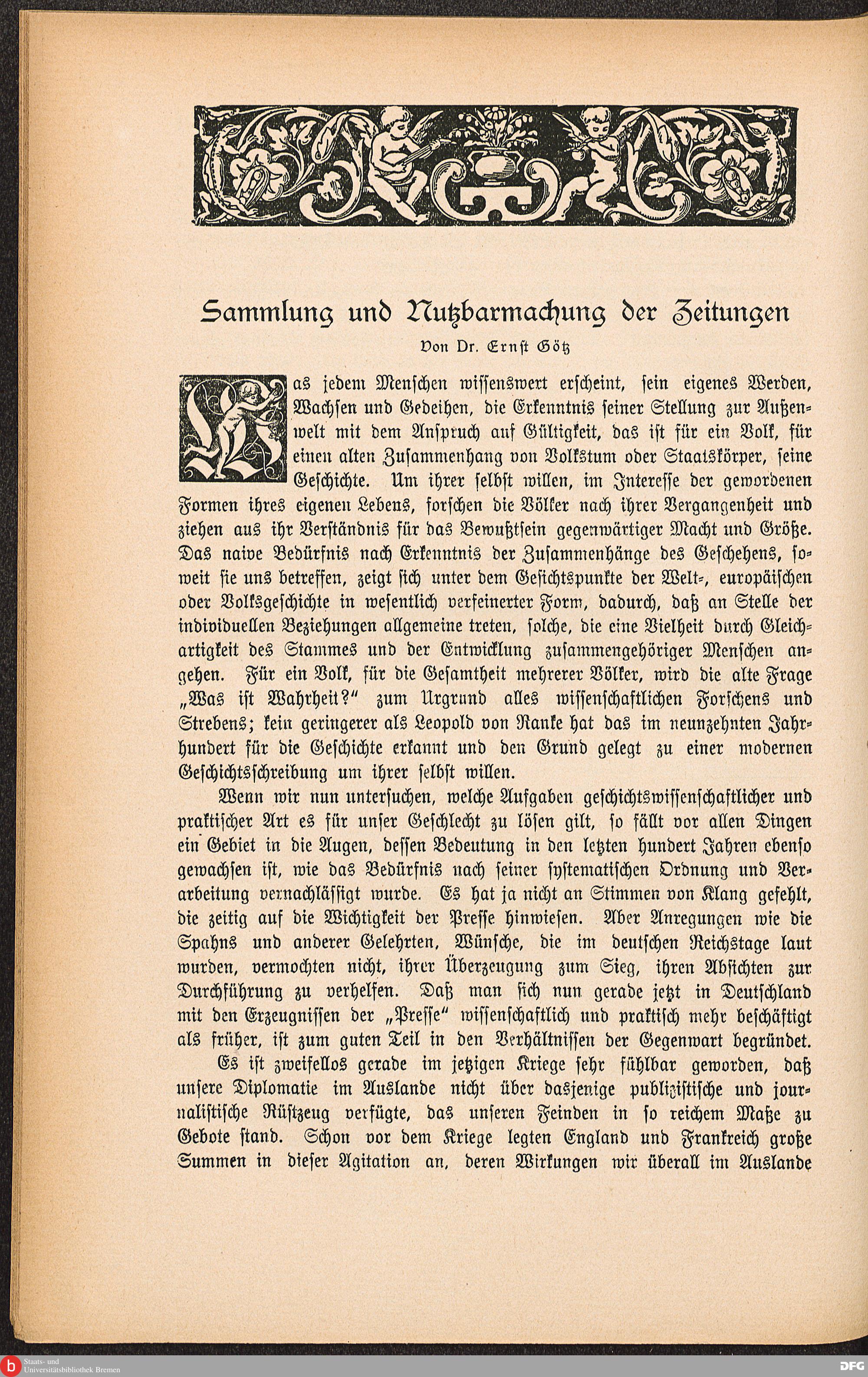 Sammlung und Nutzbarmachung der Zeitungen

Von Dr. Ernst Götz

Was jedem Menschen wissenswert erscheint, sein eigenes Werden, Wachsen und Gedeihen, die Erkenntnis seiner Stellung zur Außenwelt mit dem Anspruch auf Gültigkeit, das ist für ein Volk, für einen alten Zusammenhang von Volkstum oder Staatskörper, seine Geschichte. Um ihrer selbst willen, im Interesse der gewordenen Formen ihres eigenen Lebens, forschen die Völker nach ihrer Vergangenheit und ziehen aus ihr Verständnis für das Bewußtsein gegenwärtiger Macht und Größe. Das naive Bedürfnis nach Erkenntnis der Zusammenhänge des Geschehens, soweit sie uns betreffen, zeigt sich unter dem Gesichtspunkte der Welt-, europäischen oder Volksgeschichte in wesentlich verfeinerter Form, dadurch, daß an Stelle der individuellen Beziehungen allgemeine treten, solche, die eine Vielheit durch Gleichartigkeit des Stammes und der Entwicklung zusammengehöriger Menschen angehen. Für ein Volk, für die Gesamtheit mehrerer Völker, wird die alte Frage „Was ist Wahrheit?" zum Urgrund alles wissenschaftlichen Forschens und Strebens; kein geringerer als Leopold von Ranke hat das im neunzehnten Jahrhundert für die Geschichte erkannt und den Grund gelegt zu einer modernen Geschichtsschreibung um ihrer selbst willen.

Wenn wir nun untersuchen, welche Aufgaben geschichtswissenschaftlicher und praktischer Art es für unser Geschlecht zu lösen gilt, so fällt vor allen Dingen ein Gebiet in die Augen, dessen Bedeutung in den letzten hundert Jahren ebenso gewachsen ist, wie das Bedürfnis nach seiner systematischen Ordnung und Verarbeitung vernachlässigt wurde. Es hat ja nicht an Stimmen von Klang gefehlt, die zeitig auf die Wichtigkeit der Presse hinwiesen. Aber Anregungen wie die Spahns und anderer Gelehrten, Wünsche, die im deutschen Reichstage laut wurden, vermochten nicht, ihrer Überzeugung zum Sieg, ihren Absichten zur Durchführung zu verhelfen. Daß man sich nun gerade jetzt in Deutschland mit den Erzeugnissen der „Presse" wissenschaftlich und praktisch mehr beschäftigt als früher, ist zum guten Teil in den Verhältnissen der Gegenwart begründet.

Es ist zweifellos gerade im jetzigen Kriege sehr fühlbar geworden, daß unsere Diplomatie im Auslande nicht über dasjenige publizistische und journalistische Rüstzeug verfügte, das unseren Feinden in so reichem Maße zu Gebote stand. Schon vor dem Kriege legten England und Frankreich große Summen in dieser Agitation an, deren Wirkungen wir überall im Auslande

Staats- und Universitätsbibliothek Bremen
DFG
==
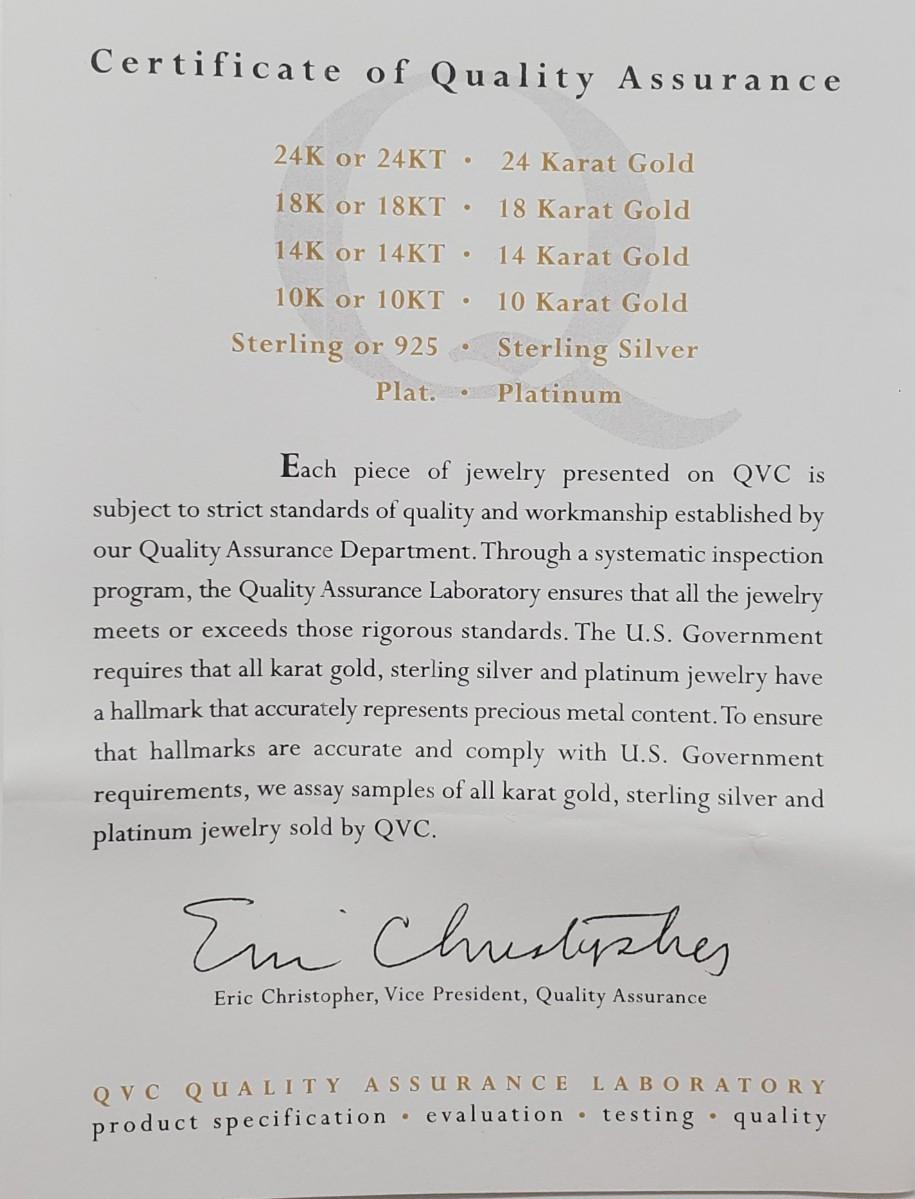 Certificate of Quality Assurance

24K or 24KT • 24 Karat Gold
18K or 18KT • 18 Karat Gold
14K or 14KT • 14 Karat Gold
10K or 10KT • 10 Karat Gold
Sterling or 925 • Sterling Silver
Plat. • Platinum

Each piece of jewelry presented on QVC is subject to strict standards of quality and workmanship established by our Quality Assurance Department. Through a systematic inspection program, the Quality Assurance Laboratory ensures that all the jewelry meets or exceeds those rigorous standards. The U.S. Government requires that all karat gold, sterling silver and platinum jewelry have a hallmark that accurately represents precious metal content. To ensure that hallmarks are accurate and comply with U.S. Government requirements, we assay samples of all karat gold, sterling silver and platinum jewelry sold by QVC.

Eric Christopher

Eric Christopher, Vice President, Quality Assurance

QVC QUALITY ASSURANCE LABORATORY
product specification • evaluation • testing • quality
==
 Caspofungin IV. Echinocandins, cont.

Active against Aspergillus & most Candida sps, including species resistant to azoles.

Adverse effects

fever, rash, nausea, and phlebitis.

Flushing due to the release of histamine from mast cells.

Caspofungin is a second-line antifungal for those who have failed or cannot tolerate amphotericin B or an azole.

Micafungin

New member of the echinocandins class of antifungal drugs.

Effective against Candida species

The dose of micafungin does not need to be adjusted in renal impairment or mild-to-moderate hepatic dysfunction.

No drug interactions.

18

Task to carry out
In the listing above, find the line holding "Sterling or 925 • Sterling Silver" and the line holding "product specification •", then output those two lines and every line between them exactly.

Response
Sterling or 925 • Sterling Silver
Plat. • Platinum

Each piece of jewelry presented on QVC is subject to strict standards of quality and workmanship established by our Quality Assurance Department. Through a systematic inspection program, the Quality Assurance Laboratory ensures that all the jewelry meets or exceeds those rigorous standards. The U.S. Government requires that all karat gold, sterling silver and platinum jewelry have a hallmark that accurately represents precious metal content. To ensure that hallmarks are accurate and comply with U.S. Government requirements, we assay samples of all karat gold, sterling silver and platinum jewelry sold by QVC.

Eric Christopher

Eric Christopher, Vice President, Quality Assurance

QVC QUALITY ASSURANCE LABORATORY
product specification • evaluation • testing • quality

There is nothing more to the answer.